Seth Meyers takes a closer look at how the Trump camp is straight-up gaslighting us now
With Donald Trump’s cabal of advisors, family members, unqualified party planners, religious zealots, white supremacists, propagandists, and assorted shady characters all seemingly under investigation for various degrees of collusion with Russia (among other charges), it was only a matter of time before the hammer came down on Trump himself. With the appointment of infamously dogged Robert Mueller as special counsel on the whole Trump-Russia mess, that day seems to finally have come, what with the nation’s leader firing off this tweet (as the kids call it) in the early morning hours of this past Friday:
That’s pretty much unequivocal, right? President Donald Trump complaining about a “witch hunt” consisting of an official investigation of him, for obstruction of justice. Blammo. Except that, as Seth Meyers pointed out on last night’s Late Night, Trump is totally not under investigation, at least according to Jay Sekulow, one of the no doubt many, many lawyers Trump will employ for as long as he’s in office. Unless he is under investigation. Or unless no one can know for sure. For an explanation of this conundrum, look at the header image of CNN’s Jake Tapper, trying diligently to parse the bafflingly contradictory statements Sekulow made while making the TV rounds in an attempt to definitively state that his client, Donald Trump, is either under investigation, or not under investigation, or—in some quantum legal singularity—both or neither at the same time. Meyers described Tapper’s demeanor as that of a guy trying really hard to give one of those magic eye paintings the benefit of the doubt, but, in another clip, Tapper’s colleague, Fox News’ Chris Wallace, simply wasn’t having it.
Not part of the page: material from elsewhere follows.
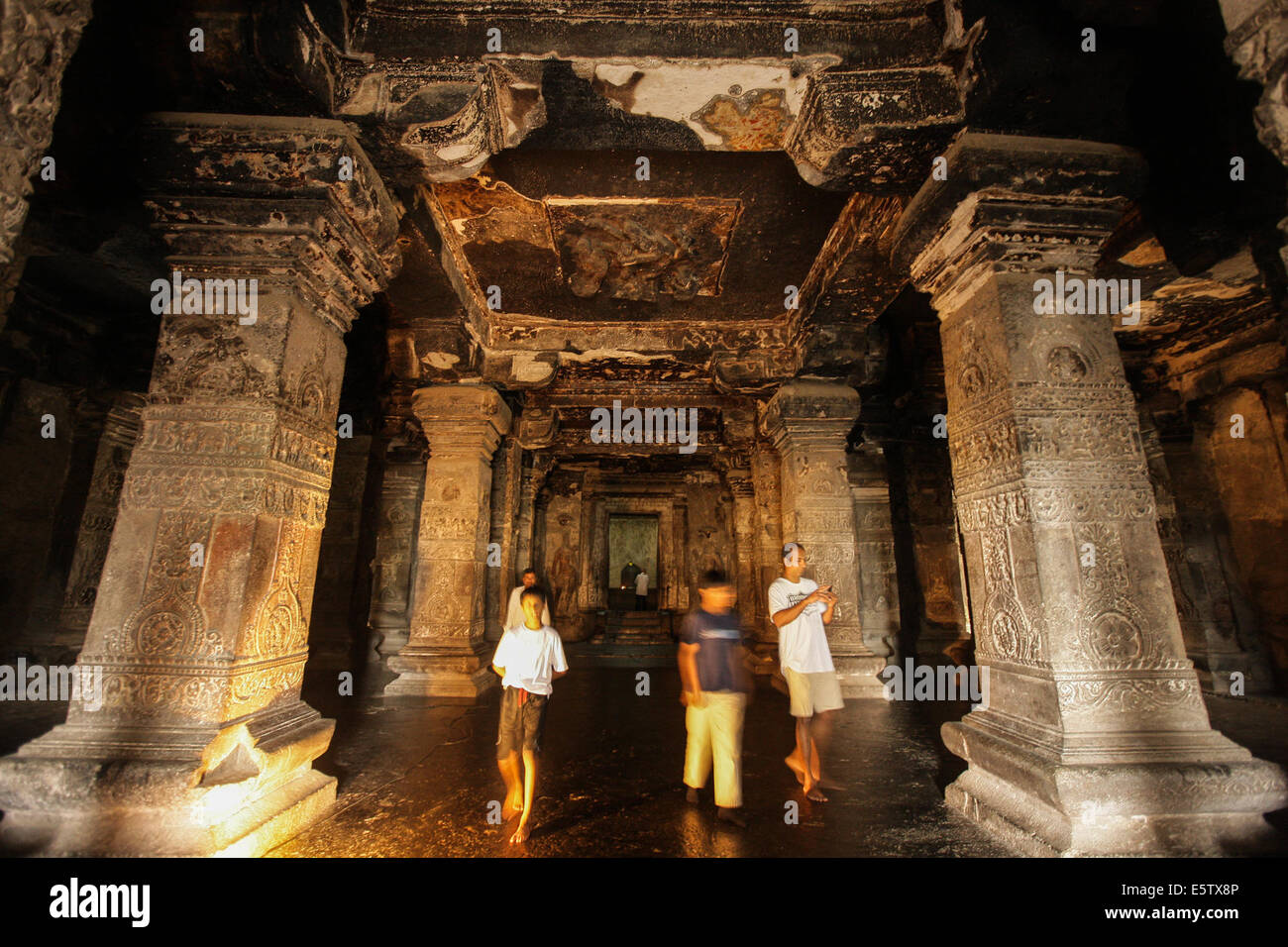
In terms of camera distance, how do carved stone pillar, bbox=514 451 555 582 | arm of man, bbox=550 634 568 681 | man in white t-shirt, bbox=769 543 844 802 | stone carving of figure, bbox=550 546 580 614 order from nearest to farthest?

After—to Wallace’s face, and knowing that he’s being recorded for posterity—Sekulow first admits that Trump is personally under investigation, then gets shirty when Wallace simply repeats back what Sekulow and Trump have both explicitly said, Wallace just locks his news-jaws onto the squirmy guy and won’t let him slither into his hastily constructed pile of double-speak. Sekulow (who Meyers aptly compares to Mr. Burns’ lawyer on The Simpsons in demeanor and appearance), sensing perhaps that he’s made a Trump-sized blunder on national TV, simply starts denying reality, calling up comparisons to another sweatily obstinate television lawyer/liar who imagines that “belligerent stonewalling” is the best debate tactic. (See clip starting at 3:40 below, although the whole sketch is pretty amazing.)
“Oh boy, this is weird,” exclaims the exasperated Chris Wallace in the end. Meyers, having shown how reportedly soon-to-be ex-press secretary Sean Spicer has repeatedly touted Trump’s tweets as the raw, unfiltered, presidential truth, similarly presents this latest debasement of all that is factual with the amused/horrified smile of one confronted, finally, with an administration where observable truth simply means nothing.